Liz covered her face in her hands, which made Sam feel awful. She hadn’t meant to provoke despair in her mother.
‘Sorry.’
Liz tipped her head back as if she were consulting the heavens, removed her hands and looked at Sam. ‘Don’t apologize. You’ve got nothing to be sorry about.’ She coll
ected the dirty cups and plates scattered around the room, retreated to the kitchen. Water spurted; a tap turned angrily. Crockery clinked and banged. Jim leaned back in the chair, muttered to himself, pressed his palms down on the worn arms, levered himself to standing.
‘OK, you can come with me if you are up early enough.’ He shouted. He wanted Liz to hear. ‘But you have to do exactly as I tell you and no whinging.’
‘I don’t whinge.’
‘I don’t whinge.’ He mimicked her voice in a whiny way. She wanted to kick him.
‘The ferry goes at eight from Stromness. I’m leaving at seven. If you’re not ready I’m not waiting.’
He marched outside, his back to them, facing the sea, a black silhouette against the bloodshot sky.
‘What’s eating him?’ Jess said.
Nobody answered. Sam wasn’t sure why she was insisting on accompanying him to Hoy when he was in miserable git mode. She traipsed outside to tell him she wasn’t going. He was standing, hands in pockets, staring at the heavens; Venus shining brightly in the twilight.

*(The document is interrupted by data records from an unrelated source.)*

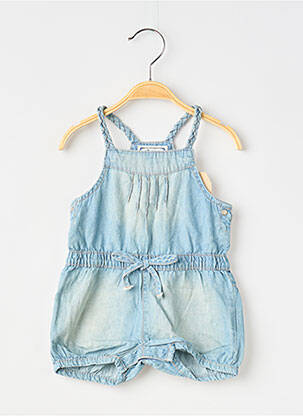 Combishort col rond fines bretelles bleu LEVIS fille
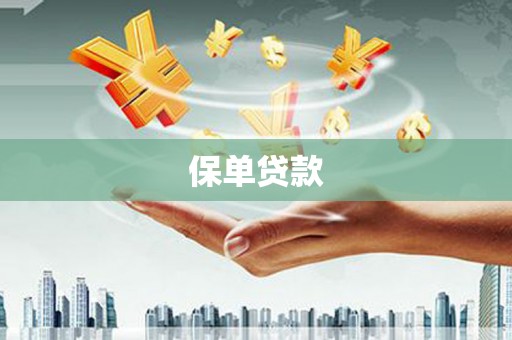 迁安保单贷款
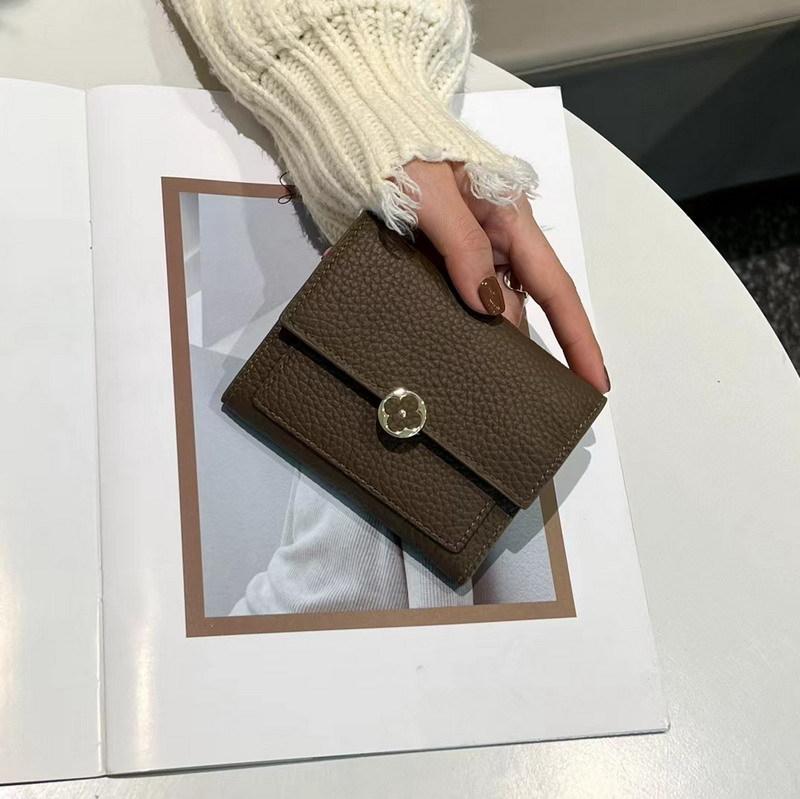 Fashion First-layer Cowhide Women's Wallet 2026 New Large-capacity Leather Multi-card Wallet Solid Color Change Bag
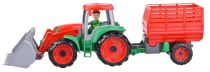 TRUXX Traktor s přívěsem na seno, ozdobný kartón - WORXX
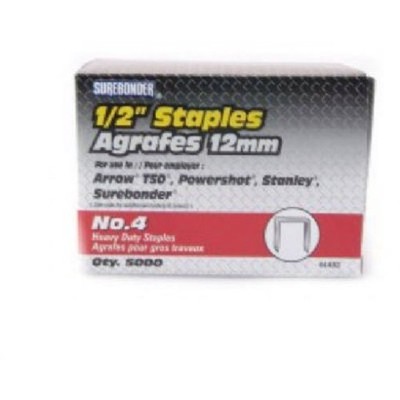 Surebonder 44403 #4 1/2-Inch Length Heavy Duty Staples, 5000 Count Per Box
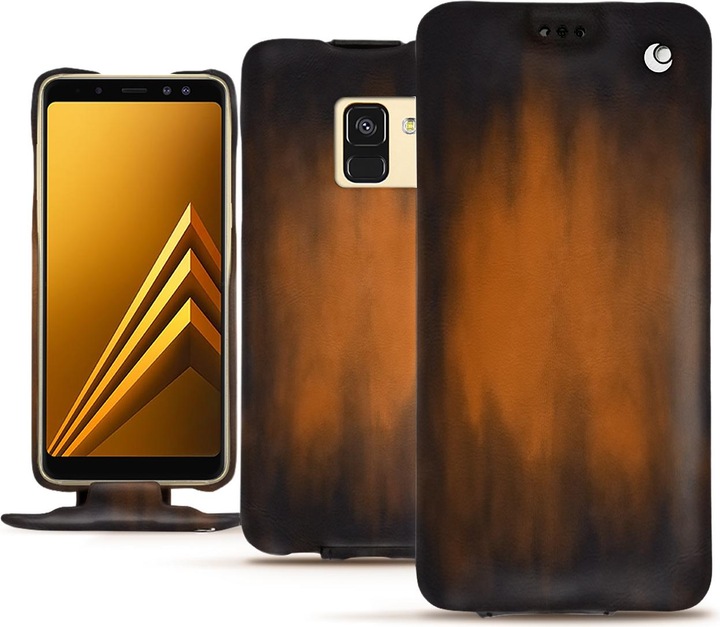 Noreve Lederschutzhülle vertikal (Samsung Galaxy A8 (2018))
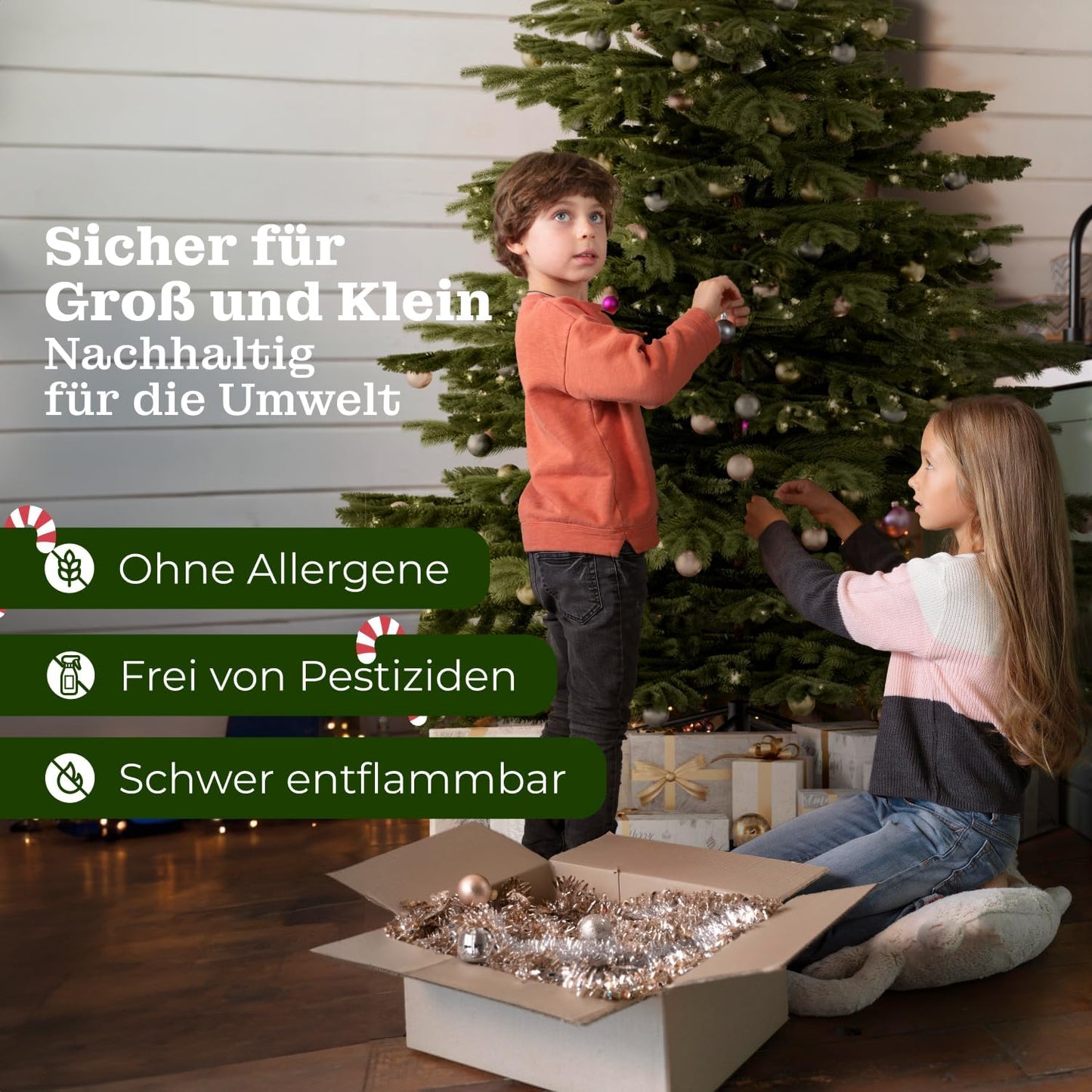 Künstlicher Weihnachtsbaum, 210 cm LED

‘I’ve only seen the Northern Lights once,’ he said. ‘Finland.’ Finland? What was he doing there? ‘We’d been drinking, there was snow on the ground so I was watching where I put my feet, and then something made me look up and I saw strange lights dancing across the sky. I thought at first I’d drunk too much vodka, but then I realized what they were. There’s something uplifting about luminescence; the hand of God, the touch of grace. Unexpected lights in the darkness.’ He sighed, turned to look at her then. ‘I hope you see the Northern Lights one day.’
She watched the beams of a car’s headlamps as they swept along the coast of Hoy, and decided she would go with Jim after all.
CHAPTER 13
London, October 1989
SHE SAT ON the dodgy flat roof of the Vauxhall house with Becky. They had signed a contract with the housing co-op promising they wouldn’t use it because it was unsafe. They used it all the same; everybody in the square used the roof terraces on summer evenings, sitting out there smoking weed. Neighbours’ candles flickered in the dark. The shadow of a Heathrow-bound plane crossed the waning moon. A police siren wailed. She rolled a spliff and puffed a few times, tilted the roach to Becky.